Combined formulations based on prodrugs and in situ gelling systems - Design and pharmaceutical chemical characterisation

Karsten Petersson

In situ forming drug delivery systems are in principle capable of releasing drug molecules in a sustained manner affording relatively constant plasma profiles. The concept has been investigated for various routes of administration including oral, ocular, rectal and parenteral administration. Compared to conventional controlled release formulations, in situ forming drug delivery systems possess potential advantages. Benefits embrace simpler manufacturing processes and ease of administration. The vast majority of the in situ forming drug delivery systems reported is based on polymeric materials which forms gel matrices upon administration. Polymers that have been investigated includes (1) polysaccharides like alginate, gellan and xyloglucan, (2) polyesters like PLA and PLGA, (3) polyethers like PEG-PPG-PEG or (4) mixed polyesters and polyethers such as PEG-PLGA-PEG. The gelation processes by which solutions of these polymers form drug depots are either pH-induced, ion-mediated, induced by solvent removal, or thermally-induced. Alternative systems like in situ formed crystal suspension have also been reported. These systems imply a highly concentrated solution of a poorly water-soluble drug salt in a biocompatible water-miscible solvent. Dilution of such relatively concentrated solutions with physiological fluids results in formation of crystals suspensions upon administration.

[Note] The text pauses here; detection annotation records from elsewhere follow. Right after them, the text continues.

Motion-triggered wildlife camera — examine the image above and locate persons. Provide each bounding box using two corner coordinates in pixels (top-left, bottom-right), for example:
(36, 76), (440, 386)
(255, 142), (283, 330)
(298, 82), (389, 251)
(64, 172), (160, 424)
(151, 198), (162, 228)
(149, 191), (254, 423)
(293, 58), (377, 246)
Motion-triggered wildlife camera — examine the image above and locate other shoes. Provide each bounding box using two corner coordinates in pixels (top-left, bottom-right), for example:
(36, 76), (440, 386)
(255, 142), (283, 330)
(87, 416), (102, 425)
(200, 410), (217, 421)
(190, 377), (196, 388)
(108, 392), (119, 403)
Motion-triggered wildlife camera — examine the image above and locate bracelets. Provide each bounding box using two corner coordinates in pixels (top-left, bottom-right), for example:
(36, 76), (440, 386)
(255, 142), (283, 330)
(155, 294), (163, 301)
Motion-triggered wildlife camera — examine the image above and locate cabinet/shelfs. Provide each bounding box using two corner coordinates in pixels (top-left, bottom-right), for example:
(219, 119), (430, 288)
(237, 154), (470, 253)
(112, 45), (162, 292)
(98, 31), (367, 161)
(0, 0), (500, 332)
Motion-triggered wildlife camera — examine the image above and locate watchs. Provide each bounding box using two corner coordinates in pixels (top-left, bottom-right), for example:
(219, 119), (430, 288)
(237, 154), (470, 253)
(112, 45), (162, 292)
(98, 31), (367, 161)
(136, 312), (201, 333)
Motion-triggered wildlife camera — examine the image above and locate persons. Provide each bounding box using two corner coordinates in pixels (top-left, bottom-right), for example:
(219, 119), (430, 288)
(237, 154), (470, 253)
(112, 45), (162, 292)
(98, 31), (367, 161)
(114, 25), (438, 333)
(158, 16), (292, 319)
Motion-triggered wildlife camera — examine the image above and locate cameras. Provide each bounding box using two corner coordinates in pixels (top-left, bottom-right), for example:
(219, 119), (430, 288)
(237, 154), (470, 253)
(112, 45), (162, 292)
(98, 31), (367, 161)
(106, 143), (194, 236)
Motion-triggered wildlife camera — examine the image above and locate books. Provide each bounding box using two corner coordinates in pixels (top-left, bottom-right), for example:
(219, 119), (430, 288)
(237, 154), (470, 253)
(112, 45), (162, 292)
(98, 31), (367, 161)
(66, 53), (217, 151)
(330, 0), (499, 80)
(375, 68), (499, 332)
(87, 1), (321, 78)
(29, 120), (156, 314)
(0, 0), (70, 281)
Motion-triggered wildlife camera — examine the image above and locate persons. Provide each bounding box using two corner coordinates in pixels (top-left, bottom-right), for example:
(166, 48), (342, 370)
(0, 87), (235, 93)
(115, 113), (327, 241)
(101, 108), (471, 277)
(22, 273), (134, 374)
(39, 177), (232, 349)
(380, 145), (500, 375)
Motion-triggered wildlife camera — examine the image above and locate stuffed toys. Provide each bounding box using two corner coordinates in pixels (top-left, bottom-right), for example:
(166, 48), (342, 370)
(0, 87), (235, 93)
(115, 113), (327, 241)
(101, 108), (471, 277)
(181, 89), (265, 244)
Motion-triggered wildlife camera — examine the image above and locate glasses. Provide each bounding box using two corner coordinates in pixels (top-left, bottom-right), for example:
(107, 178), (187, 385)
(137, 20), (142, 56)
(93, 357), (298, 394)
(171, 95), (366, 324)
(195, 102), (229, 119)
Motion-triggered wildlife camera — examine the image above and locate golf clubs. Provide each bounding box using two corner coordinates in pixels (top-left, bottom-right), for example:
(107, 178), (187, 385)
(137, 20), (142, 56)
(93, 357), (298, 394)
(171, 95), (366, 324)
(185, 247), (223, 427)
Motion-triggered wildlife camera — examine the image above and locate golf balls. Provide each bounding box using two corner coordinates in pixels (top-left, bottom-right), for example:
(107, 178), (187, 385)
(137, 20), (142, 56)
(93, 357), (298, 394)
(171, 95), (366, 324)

Drug release from in situ forming drug delivery systems may be altered by the employment of prodrug design. Compound characteristics suggested to influence the drug liberation include solubility, lipofilicity, molecular weight and chemical stability. More research needs to be done to elucidate in more detail the mechanisms for drug release from in situ forming drug delivery systems comprising relatively unstable prodrugs or macromolecular prodrugs.

The emergence of such new systems is to be considered as potential alternatives for the formulator and pharmacologist in the search for novel drug delivery systems.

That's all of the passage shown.